Apprenticeship instruction includes the proper use of gunsmithing tools. Correct operation and safety practices are especially important in the cases of machine tools like milling machines, which are often used with metalworking attachments such as reamers and borers, and lathes, which are used for cutting, sanding and drilling. Gunsmith apprentices usually spend a minimum of four years learning from their sponsors. They develop skills in making gun parts like fixtures and gunstocks. Apprentice gunsmiths also learn to perform repairs and modifications on barrels and other parts of firearms. Apprentices earn income for their work, though their wages may begin as low as the federal or state minimum wage and increase with experience. The Association of Gunsmiths and Related Trades outlines requirements for apprenticeships, including an hourly requirement of work experience, and administers competency exams. Successfully completing an apprenticeship will earn the apprentice a professional certificate.

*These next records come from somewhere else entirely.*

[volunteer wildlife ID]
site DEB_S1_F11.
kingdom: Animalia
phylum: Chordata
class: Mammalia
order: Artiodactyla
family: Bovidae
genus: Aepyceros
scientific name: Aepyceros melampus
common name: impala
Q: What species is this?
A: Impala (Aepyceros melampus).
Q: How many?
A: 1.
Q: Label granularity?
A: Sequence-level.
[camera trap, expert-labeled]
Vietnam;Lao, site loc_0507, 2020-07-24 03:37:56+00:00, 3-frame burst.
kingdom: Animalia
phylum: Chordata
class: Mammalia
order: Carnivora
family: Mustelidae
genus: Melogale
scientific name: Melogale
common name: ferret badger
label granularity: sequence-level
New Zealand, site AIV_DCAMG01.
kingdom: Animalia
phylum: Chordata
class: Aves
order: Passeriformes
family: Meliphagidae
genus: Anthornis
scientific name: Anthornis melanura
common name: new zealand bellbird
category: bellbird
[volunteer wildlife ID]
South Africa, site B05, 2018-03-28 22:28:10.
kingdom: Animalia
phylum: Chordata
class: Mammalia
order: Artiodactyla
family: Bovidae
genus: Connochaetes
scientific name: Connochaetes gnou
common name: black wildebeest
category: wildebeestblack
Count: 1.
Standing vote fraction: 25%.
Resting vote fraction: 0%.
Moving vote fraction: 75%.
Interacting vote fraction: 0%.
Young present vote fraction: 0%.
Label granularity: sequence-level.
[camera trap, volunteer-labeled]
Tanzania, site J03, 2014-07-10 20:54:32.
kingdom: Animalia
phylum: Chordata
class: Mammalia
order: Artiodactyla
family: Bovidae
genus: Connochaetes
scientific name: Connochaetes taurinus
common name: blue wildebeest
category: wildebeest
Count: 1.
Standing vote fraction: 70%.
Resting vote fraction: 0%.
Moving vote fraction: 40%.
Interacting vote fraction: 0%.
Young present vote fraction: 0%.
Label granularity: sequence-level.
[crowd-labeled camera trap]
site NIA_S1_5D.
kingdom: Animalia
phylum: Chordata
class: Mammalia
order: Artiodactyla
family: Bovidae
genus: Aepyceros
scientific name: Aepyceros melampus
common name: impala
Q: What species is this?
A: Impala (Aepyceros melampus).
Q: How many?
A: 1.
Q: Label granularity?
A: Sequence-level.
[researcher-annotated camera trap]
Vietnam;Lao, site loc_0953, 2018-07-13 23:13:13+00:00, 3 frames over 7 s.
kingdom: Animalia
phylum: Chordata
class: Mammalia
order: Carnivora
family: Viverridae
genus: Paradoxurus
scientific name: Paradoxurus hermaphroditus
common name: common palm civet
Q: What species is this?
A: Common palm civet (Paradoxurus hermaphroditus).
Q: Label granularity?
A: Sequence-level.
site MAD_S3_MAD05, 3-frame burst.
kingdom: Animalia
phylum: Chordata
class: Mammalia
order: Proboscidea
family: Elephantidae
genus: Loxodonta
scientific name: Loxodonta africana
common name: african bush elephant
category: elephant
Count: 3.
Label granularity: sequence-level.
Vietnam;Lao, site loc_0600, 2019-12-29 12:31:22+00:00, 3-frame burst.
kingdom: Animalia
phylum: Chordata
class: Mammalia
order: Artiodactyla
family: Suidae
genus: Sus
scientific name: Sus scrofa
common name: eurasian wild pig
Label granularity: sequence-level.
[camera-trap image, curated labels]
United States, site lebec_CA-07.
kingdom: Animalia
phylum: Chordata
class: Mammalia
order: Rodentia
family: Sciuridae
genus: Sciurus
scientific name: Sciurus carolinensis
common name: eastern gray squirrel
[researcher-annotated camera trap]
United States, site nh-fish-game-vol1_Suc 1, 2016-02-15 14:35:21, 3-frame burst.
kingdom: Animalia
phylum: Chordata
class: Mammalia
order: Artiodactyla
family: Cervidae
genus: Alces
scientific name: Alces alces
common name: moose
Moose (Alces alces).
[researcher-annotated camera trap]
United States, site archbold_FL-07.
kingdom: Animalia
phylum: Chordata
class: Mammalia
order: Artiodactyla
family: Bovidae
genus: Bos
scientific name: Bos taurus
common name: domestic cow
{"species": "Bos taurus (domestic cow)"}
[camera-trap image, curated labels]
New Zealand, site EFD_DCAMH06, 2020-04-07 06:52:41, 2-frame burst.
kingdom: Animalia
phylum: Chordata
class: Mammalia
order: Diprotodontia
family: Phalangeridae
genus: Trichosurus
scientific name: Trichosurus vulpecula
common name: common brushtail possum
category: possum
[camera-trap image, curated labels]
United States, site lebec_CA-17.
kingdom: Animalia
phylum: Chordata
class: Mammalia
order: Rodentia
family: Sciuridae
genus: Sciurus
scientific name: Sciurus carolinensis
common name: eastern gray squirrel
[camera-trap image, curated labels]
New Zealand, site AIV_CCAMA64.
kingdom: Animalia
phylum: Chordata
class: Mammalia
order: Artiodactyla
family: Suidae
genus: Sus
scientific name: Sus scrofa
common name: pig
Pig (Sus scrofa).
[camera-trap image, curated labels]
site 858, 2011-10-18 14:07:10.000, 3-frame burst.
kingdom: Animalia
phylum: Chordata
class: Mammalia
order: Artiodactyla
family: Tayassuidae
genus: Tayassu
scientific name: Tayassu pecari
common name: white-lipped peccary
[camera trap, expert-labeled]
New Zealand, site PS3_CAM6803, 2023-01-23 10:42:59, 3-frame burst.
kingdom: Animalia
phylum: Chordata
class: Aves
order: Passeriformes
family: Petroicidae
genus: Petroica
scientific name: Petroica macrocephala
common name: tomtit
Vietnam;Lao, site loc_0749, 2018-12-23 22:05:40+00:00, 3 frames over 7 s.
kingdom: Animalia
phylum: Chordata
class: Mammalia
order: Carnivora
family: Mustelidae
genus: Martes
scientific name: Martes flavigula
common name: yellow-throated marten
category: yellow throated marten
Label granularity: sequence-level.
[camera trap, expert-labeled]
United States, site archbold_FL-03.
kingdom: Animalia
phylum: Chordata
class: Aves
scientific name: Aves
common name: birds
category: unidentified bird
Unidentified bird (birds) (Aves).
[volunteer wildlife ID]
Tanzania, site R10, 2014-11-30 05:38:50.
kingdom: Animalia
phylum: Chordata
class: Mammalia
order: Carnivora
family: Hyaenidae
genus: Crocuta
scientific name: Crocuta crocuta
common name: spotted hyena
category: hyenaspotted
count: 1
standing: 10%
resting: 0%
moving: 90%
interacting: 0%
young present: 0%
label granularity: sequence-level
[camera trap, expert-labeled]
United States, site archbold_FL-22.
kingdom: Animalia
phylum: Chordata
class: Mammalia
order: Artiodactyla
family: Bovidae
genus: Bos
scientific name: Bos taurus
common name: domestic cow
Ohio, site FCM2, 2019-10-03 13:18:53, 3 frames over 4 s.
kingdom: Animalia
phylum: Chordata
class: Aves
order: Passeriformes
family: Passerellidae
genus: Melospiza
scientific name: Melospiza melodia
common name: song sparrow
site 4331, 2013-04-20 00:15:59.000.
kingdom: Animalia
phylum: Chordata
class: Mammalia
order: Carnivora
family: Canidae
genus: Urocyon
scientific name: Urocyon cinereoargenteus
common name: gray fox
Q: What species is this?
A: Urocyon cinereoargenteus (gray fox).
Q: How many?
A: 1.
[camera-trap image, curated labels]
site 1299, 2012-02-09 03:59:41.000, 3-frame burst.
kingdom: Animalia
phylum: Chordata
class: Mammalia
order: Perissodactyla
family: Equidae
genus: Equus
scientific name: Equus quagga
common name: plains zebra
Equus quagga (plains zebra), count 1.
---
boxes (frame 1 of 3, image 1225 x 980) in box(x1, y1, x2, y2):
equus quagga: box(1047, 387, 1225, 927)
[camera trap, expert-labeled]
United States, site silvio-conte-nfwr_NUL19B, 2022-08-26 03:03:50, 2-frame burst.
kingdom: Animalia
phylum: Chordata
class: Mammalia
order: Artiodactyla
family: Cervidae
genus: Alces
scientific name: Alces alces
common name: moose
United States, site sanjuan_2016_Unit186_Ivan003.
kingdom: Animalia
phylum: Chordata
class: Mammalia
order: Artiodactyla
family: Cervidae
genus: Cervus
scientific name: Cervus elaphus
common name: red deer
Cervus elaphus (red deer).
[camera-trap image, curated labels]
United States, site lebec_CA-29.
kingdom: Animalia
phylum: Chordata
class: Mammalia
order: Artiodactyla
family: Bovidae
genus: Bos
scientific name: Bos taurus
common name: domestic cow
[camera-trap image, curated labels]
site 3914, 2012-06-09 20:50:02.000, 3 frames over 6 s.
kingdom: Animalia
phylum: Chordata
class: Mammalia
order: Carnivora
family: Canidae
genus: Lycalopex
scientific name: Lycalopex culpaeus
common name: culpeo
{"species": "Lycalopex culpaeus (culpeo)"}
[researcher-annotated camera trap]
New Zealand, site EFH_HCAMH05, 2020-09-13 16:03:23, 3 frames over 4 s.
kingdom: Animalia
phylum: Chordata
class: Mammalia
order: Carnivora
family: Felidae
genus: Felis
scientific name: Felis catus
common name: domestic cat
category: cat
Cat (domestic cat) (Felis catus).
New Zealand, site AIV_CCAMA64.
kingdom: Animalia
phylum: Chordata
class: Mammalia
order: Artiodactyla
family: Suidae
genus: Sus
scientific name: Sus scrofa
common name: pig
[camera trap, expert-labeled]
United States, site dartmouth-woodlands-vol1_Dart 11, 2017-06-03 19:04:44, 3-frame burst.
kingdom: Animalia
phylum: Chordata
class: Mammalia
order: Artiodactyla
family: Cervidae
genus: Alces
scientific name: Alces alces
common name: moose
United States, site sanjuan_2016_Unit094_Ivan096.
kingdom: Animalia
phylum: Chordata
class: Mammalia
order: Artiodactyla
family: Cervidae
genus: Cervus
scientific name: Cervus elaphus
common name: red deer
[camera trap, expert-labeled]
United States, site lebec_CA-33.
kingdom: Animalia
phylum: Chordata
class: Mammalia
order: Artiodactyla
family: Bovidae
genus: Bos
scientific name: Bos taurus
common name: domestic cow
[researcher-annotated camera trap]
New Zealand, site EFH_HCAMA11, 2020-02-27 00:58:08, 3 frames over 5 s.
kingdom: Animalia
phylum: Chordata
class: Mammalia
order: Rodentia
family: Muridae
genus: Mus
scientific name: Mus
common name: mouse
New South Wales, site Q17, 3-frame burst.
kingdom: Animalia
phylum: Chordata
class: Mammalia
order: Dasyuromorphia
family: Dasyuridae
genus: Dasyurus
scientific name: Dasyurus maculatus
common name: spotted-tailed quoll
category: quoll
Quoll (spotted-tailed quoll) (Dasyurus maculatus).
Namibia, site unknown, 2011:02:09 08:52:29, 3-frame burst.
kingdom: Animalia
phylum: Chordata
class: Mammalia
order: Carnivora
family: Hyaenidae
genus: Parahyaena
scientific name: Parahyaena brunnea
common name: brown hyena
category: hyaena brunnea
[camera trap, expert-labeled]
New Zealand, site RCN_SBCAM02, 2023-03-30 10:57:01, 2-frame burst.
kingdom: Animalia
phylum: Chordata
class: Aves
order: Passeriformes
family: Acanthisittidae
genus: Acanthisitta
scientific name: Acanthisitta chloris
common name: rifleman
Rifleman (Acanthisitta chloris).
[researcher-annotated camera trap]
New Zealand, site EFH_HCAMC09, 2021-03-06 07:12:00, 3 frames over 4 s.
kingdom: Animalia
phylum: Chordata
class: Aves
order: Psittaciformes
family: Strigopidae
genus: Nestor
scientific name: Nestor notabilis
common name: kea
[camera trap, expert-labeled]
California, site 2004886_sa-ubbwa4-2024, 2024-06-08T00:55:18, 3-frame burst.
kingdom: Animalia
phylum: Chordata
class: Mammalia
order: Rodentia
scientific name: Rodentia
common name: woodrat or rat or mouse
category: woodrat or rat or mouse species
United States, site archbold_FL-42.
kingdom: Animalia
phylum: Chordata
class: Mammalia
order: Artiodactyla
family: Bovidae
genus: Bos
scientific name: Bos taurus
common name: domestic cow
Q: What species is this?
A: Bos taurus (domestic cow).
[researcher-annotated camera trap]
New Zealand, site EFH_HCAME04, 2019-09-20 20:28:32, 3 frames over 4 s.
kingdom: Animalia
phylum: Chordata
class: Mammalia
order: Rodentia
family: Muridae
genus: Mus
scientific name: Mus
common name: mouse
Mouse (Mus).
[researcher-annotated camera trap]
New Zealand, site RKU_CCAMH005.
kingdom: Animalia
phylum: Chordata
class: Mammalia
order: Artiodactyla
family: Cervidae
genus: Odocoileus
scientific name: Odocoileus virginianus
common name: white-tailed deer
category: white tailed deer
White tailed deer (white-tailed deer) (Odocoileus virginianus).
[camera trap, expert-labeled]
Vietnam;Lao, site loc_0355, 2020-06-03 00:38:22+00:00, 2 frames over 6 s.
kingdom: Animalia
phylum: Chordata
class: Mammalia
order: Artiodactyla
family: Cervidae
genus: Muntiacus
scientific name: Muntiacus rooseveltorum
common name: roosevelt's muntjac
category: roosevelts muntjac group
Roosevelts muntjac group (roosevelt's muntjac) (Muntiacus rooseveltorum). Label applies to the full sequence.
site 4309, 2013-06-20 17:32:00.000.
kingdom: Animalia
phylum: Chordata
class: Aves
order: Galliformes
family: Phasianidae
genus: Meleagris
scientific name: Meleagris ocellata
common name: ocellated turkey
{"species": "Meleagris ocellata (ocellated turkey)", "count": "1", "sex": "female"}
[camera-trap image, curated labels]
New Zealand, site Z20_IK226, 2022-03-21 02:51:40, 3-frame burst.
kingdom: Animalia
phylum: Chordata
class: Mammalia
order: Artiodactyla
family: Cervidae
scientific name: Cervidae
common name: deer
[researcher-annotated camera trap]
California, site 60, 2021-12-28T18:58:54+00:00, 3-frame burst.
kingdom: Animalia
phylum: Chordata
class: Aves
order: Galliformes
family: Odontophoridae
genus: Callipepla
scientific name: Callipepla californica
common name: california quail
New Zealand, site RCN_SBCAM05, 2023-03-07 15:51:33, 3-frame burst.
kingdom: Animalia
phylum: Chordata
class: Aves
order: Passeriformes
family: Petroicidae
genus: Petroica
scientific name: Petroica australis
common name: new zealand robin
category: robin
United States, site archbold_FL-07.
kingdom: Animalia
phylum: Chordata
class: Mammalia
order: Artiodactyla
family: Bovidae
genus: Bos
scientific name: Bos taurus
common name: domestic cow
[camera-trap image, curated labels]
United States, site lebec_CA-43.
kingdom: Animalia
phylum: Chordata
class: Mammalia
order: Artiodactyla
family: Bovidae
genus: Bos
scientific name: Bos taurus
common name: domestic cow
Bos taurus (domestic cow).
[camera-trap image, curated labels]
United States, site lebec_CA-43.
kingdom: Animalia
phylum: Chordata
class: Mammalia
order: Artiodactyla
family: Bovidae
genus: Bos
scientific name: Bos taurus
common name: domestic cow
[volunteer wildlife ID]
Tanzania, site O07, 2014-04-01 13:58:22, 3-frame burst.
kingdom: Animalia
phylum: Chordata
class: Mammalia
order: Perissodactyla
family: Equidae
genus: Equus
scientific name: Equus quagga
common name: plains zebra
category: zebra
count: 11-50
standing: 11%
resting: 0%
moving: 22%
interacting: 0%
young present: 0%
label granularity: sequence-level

Colleges and technical schools also offer certificate and associate degree programs. Curricula usually call for students to gain hands-on experience with different types of firearms over a period of four semesters, or two years. Classes may focus on skills like design, repair and customization. Courses may also teach skills in gunsmith specializations, like work with a particular type of gun. These programs frequently require students to complete a number of hours of work in a machine shop setting. Noted gunsmithing schools include Trinidad State Junior College in Trinidad, Colo.; Yavapai College in Prescott, Ariz.; and the Pennsylvania Gunsmith School in Pittsburgh, Pa.
Trinidad State Junior College and firearms manufacturer Brownells have collaborated to launch the Brownells – Trinidad American Firearms Technology Institute. The full-service gun shop provides students who have already completed college-level gunsmith training at any school to spend an additional year developing experience working in and learning to manage a gun sales and gunsmithing establishment.
Some traditional colleges and online-only institutions also offer distance-learning gunsmithing programs that allow students to complete the curriculum from any location at their own learning pace. Some programs, like those offered by Ashworth College and the Penn Foster Career School, are advertised as able to be completed as soon as five or six months after beginning. Like apprenticeships and traditional college courses, online gunsmithing programs also include basic instruction in firearm and gunsmithing tool safety. Skills like gun repair, stockmaking and metal finishing can also be taught through online programs. Additional lessons or courses can focus on particular types of firearms, including types of rifles and shotguns, semiautomatic pistols and single-action and double-action revolvers.
Additional sources of training include the military, in which several branches train variants of gun repair personnel, and the National Rifle Association.